Niederländische Annexionspläne nach dem Zweiten Weltkrieg

Laat vriendschap heelen, wat grenzen deelen“ – „Lasst Freundschaft heilen, was Grenzen teilen“: Markierungspfahl am ehemaligen Grenzverlauf bei Wylerberg

Nach dem Zweiten Weltkrieg planten die Niederlande ab 1945, große Gebietsteile entlang der deutsch-niederländischen Grenze zu annektieren. Dies wurde als eine Möglichkeit der Kriegsreparation neben Geldzahlungen und dem Überlassen von Arbeitskräften in Betracht gezogen. Der Verlauf der Staatsgrenze zwischen den Niederlanden und Deutschland ist im Verlauf der Außenems nach wie vor ungeklärt (siehe Deutsch-Niederländische Grenzfrage).

Bakker Schut

„Deutsches Geld, deutsche Unterschriften, deutsche Versprechen sind wertlos. Für unsere abgesoffenen Polder, zerstörten Häfen, Eisenbahnen und Städte verlangt das niederländische Volk deutsches Territorium ohne Deutsche.“

Eine treibende Kraft bei den offiziellen und inoffiziellen Planungen für die Annexion war Frits Bakker Schut (1903–1966). Er war Mitglied der Staatskommission zur Klärung der Annexionsfrage (Staatscommissie ter Bestudering van het Annexatievraagstuk) sowie der Studiengruppe Gebietserweiterungen (Studiegroep Gebiedsuitbreiding). Die Staatskommission zur Klärung der Annexionsfrage wurde am 25. August 1945 vom damaligen niederländischen Außenminister Eelco N. van Kleffens eingerichtet. Gleichzeitig war Bakker Schut Sekretär des Niederländischen Komitees für Gebietserweiterungen (Nederlandsch Comité voor Gebiedsuitbreiding).

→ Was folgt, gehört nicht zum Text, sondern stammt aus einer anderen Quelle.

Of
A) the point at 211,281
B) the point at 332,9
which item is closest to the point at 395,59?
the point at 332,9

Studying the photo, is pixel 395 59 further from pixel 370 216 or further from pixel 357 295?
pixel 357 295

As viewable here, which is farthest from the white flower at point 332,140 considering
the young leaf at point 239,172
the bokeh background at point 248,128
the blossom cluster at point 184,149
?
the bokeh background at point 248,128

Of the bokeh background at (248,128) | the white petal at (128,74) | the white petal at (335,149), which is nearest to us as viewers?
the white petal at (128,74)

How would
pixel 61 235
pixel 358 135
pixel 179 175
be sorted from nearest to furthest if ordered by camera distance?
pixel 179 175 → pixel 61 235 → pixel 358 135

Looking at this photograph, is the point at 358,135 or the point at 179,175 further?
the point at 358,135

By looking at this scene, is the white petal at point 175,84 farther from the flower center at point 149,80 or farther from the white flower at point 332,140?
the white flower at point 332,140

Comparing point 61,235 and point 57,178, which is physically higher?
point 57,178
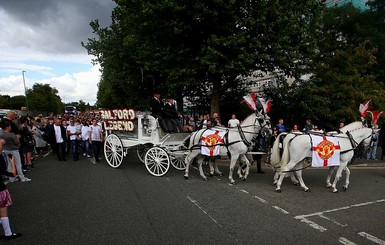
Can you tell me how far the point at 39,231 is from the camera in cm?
502

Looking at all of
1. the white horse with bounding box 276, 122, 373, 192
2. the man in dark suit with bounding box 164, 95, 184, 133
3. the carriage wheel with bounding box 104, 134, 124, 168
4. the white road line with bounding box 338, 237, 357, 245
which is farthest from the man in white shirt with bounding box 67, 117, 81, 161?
the white road line with bounding box 338, 237, 357, 245

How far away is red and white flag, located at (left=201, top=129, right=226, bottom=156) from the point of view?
8.67m

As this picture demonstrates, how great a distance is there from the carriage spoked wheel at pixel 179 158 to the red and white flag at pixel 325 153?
403cm

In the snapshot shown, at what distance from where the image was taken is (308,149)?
303 inches

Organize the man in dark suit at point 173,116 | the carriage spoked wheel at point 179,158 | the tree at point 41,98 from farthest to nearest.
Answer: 1. the tree at point 41,98
2. the man in dark suit at point 173,116
3. the carriage spoked wheel at point 179,158

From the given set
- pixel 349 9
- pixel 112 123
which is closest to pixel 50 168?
pixel 112 123

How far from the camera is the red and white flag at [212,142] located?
341 inches

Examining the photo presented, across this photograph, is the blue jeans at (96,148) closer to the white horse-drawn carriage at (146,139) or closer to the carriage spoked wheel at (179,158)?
the white horse-drawn carriage at (146,139)

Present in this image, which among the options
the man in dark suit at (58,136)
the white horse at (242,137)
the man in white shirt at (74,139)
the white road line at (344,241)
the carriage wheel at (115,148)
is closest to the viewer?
the white road line at (344,241)

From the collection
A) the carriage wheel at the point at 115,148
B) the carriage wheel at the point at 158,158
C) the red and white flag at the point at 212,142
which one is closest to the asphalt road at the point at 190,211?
the carriage wheel at the point at 158,158

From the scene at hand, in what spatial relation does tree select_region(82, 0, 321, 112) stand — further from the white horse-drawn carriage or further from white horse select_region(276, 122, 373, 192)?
white horse select_region(276, 122, 373, 192)

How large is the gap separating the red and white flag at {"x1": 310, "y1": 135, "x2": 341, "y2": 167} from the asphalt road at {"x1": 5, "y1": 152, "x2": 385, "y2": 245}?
0.84 meters

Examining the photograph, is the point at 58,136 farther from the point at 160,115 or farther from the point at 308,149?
the point at 308,149

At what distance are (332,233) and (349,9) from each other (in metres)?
31.4
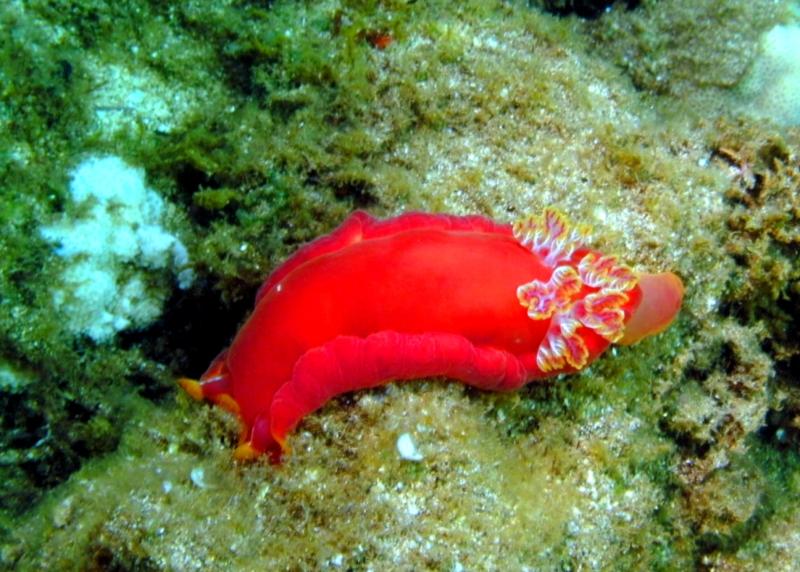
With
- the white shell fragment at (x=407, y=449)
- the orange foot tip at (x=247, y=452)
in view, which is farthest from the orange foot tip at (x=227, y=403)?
the white shell fragment at (x=407, y=449)

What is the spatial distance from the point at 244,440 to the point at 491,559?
146 centimetres

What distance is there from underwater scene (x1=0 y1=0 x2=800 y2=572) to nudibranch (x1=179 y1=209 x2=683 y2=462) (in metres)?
0.02

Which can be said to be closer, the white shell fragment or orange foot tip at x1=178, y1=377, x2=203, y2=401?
the white shell fragment

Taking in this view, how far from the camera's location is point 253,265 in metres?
4.13

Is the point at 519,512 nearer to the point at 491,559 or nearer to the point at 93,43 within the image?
the point at 491,559

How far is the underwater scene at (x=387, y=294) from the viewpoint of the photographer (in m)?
3.26

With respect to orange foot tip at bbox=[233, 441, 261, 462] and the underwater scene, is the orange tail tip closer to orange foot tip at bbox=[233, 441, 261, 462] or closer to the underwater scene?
the underwater scene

Übermalen einer deutschen Grenzmarkierung bei Elten, 1949. Hierbei wurde der deutsche Grenzpfahl in niederländischen Farben übermalt und mit einem großen N (als Symbol für die Niederlande) markiert

Planungskomitee

Das Niederländische Komitee für Gebietserweiterungen hatte sich zum Ziel gesetzt, durch Propagandaschriften und öffentliche Auftritte um Sympathien in der niederländischen Bevölkerung für Gebietserweiterungen zu werben. So wurde zum Beispiel für die sogenannte Wesergrenze (Werbespruch: Nederlands grens kome aan de Wezer) geworben. In der Nachkriegszeit gab es eine Flut solcher Broschüren.

Staatskommission

Der Staatskommission zur Klärung der Annexionsfragestellung waren einige extra eingerichtete Arbeitsgruppen untergeordnet, die sich mit der genauen Umsetzbarkeit des Plans auf bestimmten Teilgebieten beschäftigten. So wurden durch die Arbeitsgruppen sämtliche Bodenschätze wie Steinkohle, Braunkohle, Torf, Naturstein, Erdöl, Eisenerz, Stein- und Kalisalzvorkommen kartiert und erfasst. Dasselbe geschah mit sämtlichen im geplanten Annexionsgebiet liegenden größeren Industrieunternehmen sowie landwirtschaftlichen Flächen. Besonderes Interesse erregten die (Niedergrafschafter) Erdöl- und Erdgasfelder sowie die weitgehend unberührten Flächen des Bourtanger Moores.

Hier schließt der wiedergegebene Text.